I recently asked Lott what he would do about the high murder rate and high gun violence rate if he were mayor of Chicago.

“First of all, [I would] give law-abiding people the ability to protect themselves in public and in their homes,” he said.

Next, he noted that Chicago’s police department has shrunk. He would change that by cutting elsewhere to fund the hiring of new officers—he actually outlines this in his book Freedomnomics.

“Also, sources have told me McCarthy has broken up the police force’s gang units and moved officers around the city. This is a mistake as it takes years for them to get to know who the good and bad guys are on any given street.”

This includes the street where 7-year-old Heaven Sutton was gunned down last June while she sold candy and snow cones with her mother and other family members. Heaven had just gotten her hair done for an upcoming trip to Disney World.

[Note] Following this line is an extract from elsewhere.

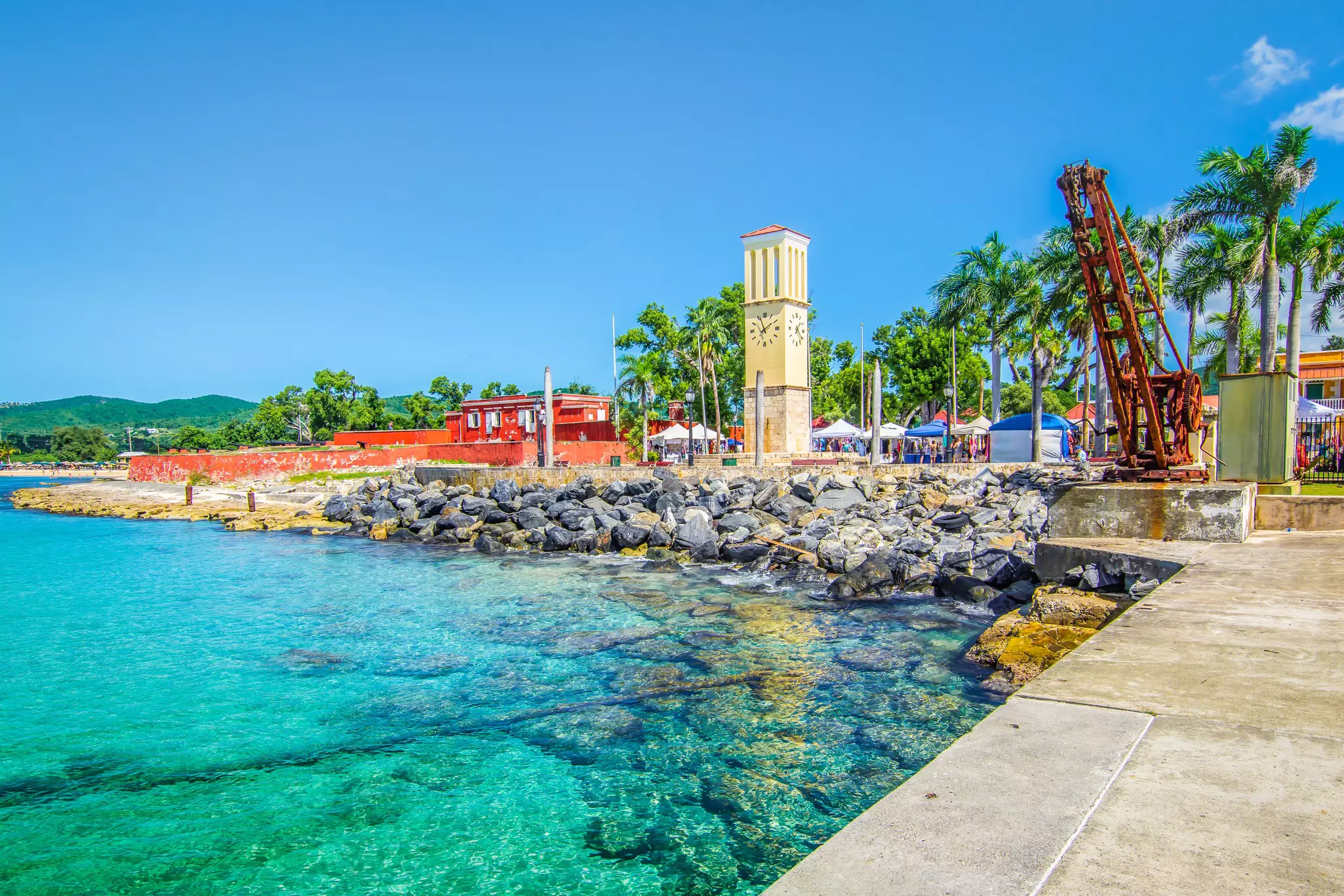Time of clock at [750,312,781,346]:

The shots were fired by a gang member trying to kill a rival. The gang member lived, but Heaven didn’t.

Stopping gang violence and making city streets safe again is a complex and difficult job. But neither Emanuel nor McCarthy will consider getting out of the way of residents’ constitutional freedoms, thereby letting the people be equal citizens on their own streets.

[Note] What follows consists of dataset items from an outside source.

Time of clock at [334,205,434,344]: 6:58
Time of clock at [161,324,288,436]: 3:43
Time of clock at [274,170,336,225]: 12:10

Otis McDonald learned this. He became the lead plaintiff in the Chicago case because he simply wanted to exercise the same rights enjoyed by Emanuel and McCarthy.

If more people realize that more personal freedom would help solve the growing problem on Chicago’s murderous streets, then Chicago could follow the path of other American cities to lower violent crime rates.


http://www.nrapublications.org/index.php/14155/whats-behind-chicagos-murder-boom/
 

hypocritexposer

Well-known member
Good read Texan, thanks

I wish I didn't get the feeling that Dems. are for "population control" of blacks. But when you investigate the history behind abortion and then articles like this, it makes you wonder.
 

gmacbeef

Well-known member
In my opinion Rahm is just as dangerous,if not more than Obama, he could care less about anyone or anything . He just looks evil.